### Do this
Reproduce the lines of the listing below word for word, beginning at the line that contains "Is the point at 625,272" and continuing through the last line of the listing.

>>

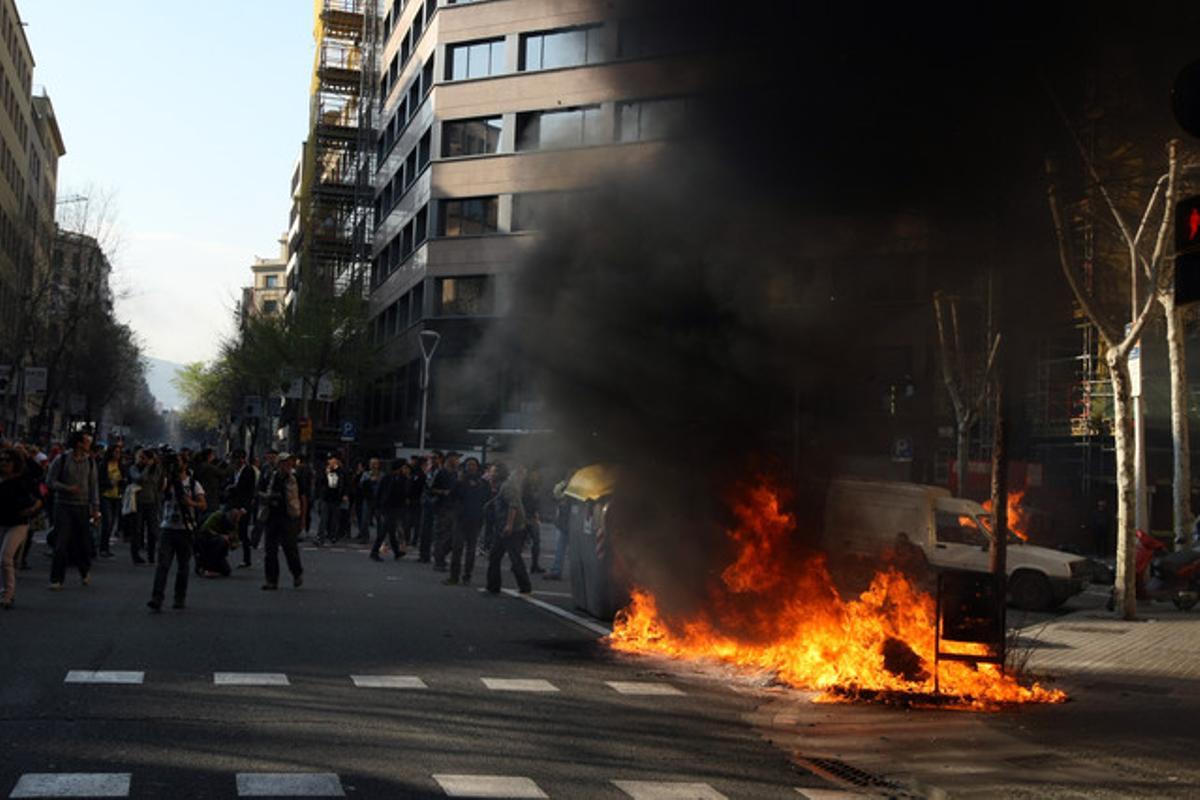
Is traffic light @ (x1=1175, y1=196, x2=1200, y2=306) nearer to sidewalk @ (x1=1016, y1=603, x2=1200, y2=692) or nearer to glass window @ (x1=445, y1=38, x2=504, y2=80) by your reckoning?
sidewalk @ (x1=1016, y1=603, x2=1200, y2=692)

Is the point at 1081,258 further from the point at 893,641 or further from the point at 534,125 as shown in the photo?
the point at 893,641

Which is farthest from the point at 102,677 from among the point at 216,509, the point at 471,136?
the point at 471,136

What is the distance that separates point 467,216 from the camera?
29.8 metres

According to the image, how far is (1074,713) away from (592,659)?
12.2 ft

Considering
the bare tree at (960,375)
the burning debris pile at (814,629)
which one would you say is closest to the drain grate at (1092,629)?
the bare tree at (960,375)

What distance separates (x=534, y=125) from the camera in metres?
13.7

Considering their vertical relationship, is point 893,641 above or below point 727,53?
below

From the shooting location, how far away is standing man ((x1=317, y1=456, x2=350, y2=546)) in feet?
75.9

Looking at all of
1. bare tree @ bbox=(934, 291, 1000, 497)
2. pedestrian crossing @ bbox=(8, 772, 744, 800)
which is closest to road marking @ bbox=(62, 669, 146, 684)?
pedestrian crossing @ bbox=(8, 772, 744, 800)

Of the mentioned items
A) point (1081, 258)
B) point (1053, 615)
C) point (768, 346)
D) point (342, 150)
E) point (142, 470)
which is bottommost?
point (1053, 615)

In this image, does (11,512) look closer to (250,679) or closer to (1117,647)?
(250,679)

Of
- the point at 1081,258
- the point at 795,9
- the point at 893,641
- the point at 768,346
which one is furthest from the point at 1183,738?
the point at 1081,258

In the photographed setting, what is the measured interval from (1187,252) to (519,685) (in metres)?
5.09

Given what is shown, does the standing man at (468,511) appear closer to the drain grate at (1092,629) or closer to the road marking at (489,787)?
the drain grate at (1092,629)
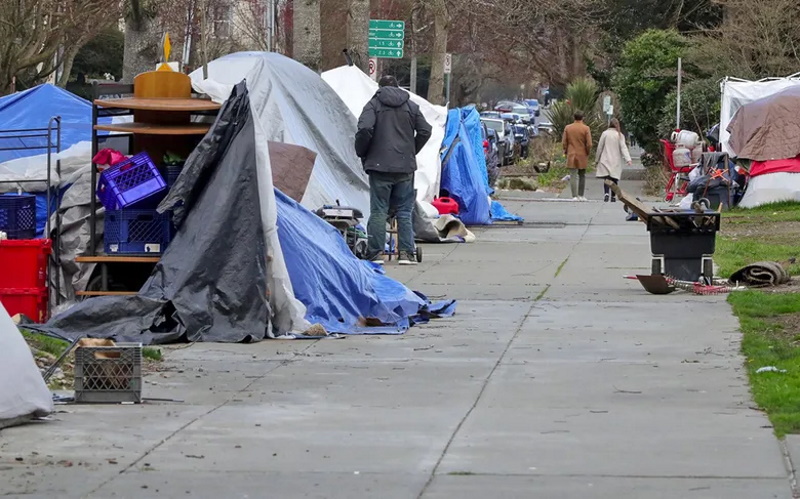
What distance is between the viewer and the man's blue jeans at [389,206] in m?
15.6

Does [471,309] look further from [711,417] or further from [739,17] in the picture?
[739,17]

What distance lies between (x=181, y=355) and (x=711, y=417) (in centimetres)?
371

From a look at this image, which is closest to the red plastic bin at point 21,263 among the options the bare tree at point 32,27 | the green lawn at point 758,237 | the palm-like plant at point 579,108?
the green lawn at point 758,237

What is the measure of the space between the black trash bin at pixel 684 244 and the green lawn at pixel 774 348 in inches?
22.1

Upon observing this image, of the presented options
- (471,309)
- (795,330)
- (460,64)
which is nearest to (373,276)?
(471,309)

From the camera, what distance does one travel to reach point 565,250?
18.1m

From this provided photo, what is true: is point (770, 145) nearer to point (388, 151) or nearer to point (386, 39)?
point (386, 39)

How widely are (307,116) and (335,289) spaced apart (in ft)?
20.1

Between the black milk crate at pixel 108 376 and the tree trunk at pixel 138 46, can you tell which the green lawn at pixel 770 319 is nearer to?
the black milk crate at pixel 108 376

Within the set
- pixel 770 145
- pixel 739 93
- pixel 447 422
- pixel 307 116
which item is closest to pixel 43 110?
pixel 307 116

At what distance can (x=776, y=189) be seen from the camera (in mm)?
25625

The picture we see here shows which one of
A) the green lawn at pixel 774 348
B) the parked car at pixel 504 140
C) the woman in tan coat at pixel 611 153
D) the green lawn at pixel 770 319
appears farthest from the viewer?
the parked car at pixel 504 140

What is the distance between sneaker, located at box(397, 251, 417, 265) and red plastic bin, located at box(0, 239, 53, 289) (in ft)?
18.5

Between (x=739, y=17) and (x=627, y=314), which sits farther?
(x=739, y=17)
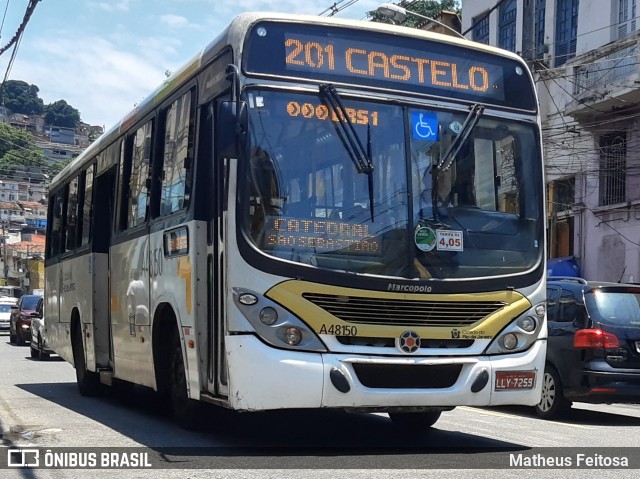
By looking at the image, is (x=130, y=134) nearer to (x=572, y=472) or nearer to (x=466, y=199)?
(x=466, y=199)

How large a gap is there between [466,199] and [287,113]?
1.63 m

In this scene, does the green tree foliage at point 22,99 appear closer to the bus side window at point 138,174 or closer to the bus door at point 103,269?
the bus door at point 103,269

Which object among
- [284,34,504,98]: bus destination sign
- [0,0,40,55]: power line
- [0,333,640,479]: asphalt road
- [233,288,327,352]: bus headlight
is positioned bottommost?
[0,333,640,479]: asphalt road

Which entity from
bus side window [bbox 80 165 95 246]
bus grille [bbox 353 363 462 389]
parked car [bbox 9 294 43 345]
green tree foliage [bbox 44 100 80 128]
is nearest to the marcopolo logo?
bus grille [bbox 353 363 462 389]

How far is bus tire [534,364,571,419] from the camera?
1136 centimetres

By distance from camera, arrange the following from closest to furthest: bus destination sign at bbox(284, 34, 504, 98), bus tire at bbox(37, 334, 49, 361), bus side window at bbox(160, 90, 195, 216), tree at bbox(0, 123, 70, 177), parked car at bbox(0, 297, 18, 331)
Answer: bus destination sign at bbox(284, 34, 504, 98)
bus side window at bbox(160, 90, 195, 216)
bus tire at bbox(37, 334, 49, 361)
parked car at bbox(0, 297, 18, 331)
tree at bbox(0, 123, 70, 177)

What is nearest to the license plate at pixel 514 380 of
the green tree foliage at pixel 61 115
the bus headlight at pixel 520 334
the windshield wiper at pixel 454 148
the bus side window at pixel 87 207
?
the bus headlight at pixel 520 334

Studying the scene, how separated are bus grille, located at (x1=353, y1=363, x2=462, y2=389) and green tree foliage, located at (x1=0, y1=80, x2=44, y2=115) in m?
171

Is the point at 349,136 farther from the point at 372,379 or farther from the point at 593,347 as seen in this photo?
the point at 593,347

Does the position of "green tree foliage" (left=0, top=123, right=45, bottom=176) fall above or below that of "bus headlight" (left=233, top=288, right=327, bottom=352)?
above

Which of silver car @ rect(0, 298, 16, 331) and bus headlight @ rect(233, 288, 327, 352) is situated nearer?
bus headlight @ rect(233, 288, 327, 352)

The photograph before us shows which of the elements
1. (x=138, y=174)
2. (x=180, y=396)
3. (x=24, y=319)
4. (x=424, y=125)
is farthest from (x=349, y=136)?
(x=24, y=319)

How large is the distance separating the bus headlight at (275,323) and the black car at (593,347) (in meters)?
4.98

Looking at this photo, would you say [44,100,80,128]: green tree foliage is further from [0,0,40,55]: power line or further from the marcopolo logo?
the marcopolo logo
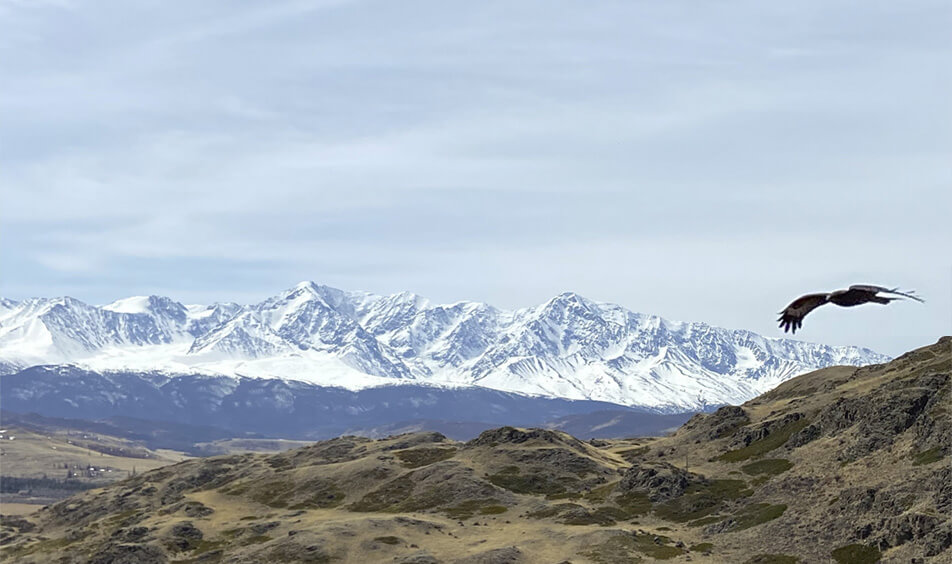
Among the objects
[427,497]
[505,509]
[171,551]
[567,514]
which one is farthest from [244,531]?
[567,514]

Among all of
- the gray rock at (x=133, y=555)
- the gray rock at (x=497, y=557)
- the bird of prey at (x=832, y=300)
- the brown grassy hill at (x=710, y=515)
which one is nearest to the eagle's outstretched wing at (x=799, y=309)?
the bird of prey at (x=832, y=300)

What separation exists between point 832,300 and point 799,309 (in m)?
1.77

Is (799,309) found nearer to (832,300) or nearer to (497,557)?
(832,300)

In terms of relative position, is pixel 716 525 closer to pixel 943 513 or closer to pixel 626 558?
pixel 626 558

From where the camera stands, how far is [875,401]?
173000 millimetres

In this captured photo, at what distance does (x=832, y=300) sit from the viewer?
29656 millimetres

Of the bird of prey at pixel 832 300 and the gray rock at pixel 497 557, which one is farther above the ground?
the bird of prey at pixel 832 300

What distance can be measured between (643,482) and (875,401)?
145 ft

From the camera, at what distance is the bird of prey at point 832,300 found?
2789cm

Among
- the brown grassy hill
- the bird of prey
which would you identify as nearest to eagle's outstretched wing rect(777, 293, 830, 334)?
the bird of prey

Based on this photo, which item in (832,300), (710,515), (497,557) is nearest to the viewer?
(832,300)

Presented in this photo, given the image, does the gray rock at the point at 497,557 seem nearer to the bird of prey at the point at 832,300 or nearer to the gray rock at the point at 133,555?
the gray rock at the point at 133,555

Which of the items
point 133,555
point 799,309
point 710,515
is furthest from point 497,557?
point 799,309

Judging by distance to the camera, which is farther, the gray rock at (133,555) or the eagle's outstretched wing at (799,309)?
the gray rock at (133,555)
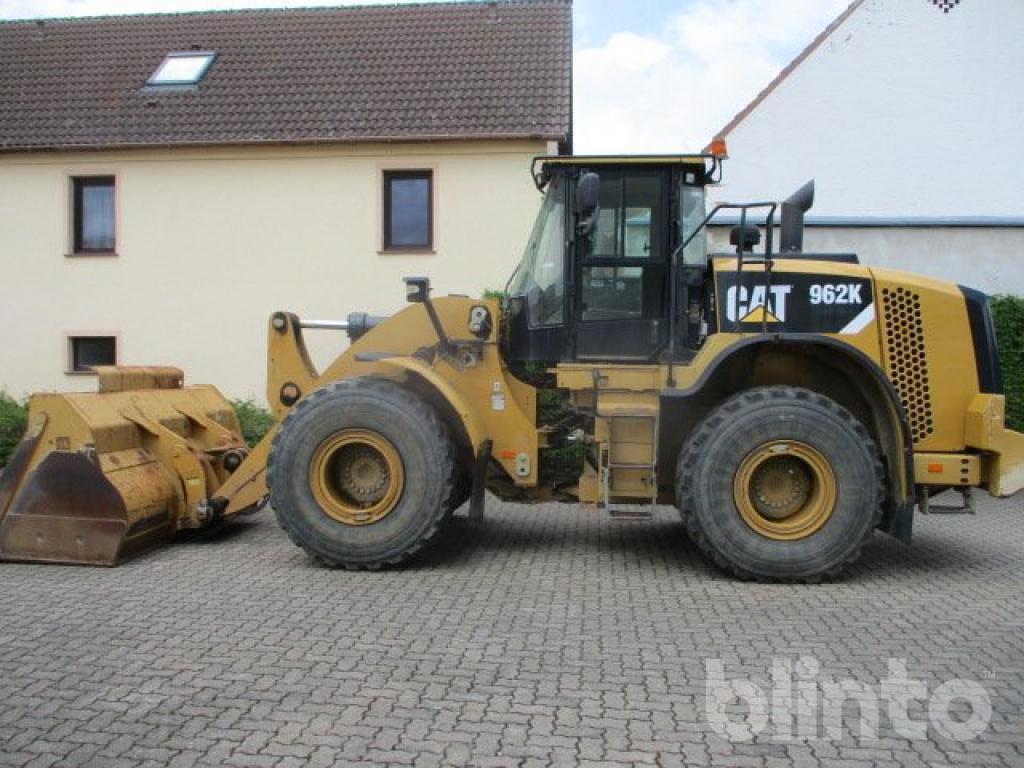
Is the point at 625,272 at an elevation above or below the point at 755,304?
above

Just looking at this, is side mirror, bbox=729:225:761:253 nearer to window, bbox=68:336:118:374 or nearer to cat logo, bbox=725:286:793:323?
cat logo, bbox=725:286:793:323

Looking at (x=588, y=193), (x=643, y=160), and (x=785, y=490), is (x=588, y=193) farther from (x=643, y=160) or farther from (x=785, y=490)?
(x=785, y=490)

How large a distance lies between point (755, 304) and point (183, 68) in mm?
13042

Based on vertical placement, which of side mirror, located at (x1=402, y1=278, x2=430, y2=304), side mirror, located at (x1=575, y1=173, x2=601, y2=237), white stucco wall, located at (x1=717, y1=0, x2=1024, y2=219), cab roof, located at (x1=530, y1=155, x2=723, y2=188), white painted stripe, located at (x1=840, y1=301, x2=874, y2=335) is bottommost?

<<

### Solution to the exercise
Is the point at 625,272 at an elevation above or below the point at 755,304?
above

Just looking at this, is side mirror, bbox=729:225:761:253 nearer to window, bbox=68:336:118:374 or nearer to cat logo, bbox=725:286:793:323?
cat logo, bbox=725:286:793:323

Looking at (x=588, y=193), (x=643, y=160), and (x=785, y=490), is (x=588, y=193) farther from (x=643, y=160) or farther from (x=785, y=490)?
(x=785, y=490)

How large a distance lies between point (755, 304) and point (183, 68) in mm?
13042

Based on vertical placement, which of side mirror, located at (x1=402, y1=278, x2=430, y2=304), side mirror, located at (x1=575, y1=173, x2=601, y2=237), white stucco wall, located at (x1=717, y1=0, x2=1024, y2=219), cab roof, located at (x1=530, y1=155, x2=723, y2=188), white painted stripe, located at (x1=840, y1=301, x2=874, y2=335) is bottommost?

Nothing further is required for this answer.